Exercise goal -> Find each line in the material below that contains the string "rect", and copy those lines in full.

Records
⟨

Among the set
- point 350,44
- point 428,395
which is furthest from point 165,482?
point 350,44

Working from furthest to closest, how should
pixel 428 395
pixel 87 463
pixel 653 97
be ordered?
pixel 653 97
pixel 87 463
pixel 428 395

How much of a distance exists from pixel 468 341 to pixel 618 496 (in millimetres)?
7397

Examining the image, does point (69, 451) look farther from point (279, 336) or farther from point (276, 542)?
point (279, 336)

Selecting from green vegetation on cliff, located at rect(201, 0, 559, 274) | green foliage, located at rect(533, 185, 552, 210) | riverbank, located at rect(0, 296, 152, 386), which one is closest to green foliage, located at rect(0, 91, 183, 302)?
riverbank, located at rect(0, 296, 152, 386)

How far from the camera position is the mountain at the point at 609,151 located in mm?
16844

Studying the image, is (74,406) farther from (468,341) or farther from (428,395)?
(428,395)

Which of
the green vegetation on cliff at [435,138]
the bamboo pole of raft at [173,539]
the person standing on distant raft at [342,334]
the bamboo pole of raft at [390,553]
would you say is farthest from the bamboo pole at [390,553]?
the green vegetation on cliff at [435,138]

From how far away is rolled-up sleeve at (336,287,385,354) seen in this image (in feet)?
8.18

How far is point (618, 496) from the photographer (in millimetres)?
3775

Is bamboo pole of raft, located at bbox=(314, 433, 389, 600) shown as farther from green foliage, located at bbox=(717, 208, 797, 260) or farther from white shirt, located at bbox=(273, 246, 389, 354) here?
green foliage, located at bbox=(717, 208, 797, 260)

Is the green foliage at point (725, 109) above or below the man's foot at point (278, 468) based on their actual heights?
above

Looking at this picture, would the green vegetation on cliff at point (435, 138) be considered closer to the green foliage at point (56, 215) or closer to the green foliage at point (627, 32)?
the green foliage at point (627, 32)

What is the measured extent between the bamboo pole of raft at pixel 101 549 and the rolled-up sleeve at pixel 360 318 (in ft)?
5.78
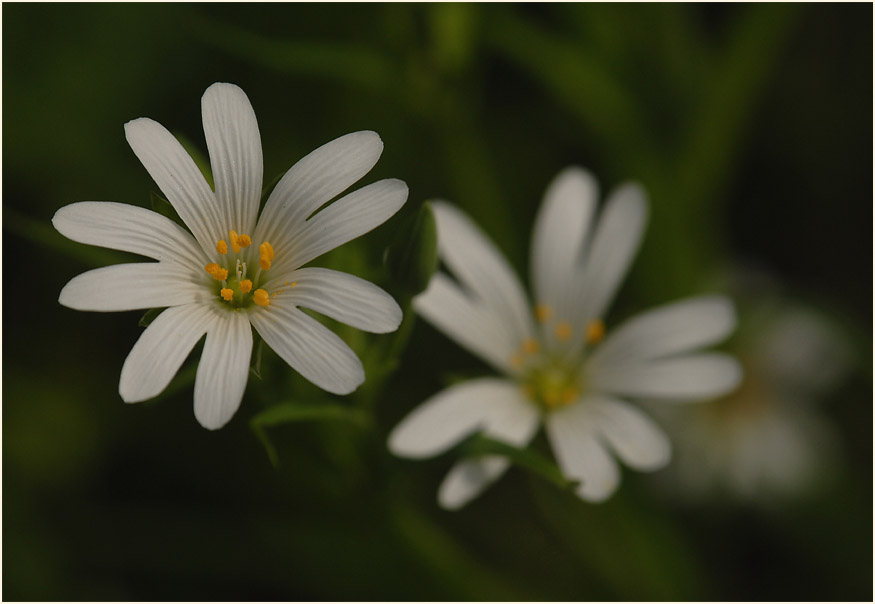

⟩

Answer for this exercise ->
Selecting from green vegetation on cliff, located at rect(201, 0, 559, 274) | green foliage, located at rect(533, 185, 552, 210) | riverbank, located at rect(0, 296, 152, 386), which one is closest to green foliage, located at rect(0, 91, 183, 302)?
riverbank, located at rect(0, 296, 152, 386)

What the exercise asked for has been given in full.